Sequencing of the PCR products

PCR products were directly sequenced using BigDye™ Terminator cycle sequencing kit (Applied Biosystems) in ABI Prism 3730 DNA Analyzer following manufacture's protocol. The individual mtDNA sequences were judged against the rCRS [6] using AutoAssembler – ver 2.1 (Applied Biosystems, Foster City, USA). The sequences were aligned using CLUSTAL X [32, 33], and mutation data were scored with MEGA ver 3.1 [34, 35]. Mitochondrial haplogroups were assigned to all samples according to Sun et al [36] and Thangaraj et al [9].
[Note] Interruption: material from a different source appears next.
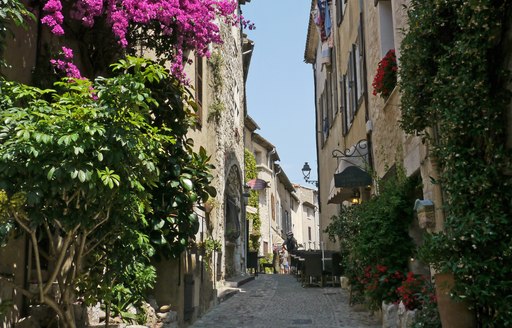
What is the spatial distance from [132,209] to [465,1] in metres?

Phylogenetic and statistical analyses

Data analyses for mtDNA sequences and Y-SNPs were performed using the ARLEQUIN software package [37, 38]. Haplotype- and nucleotide- diversity and their standard deviations (SD); mismatch distributions, mean pairwise differences and their SD; Fu's Fs statistics [39] and associated P-values based on 1000 stimulated samples, raggedness index 'r', F st distances between pairs of populations and associated P-values based on 1000 permutations and Tajima's D value [40] were calculated. Analyses of molecular variance (AMOVA) were performed to evaluate the genetic structure of the populations; the significance of variance components tested with 10,000 permutations. Other statistical inferences, including initial theta (θ a ) and values of tau (τ) were used to calculate effective population size (Ne = θ a /2μ) and population expansion age (Y= A xτ/2μ) [41]. An average mutation rate μ = 0.00124 per site per generation with an average generation time A = 20 years, was used for calculation. Median joining networks [42] were constructed with the help of Network 4.112 program [43] with default settings. Haplotype diversity and STR variance were calculated according to Kivisild et al [4].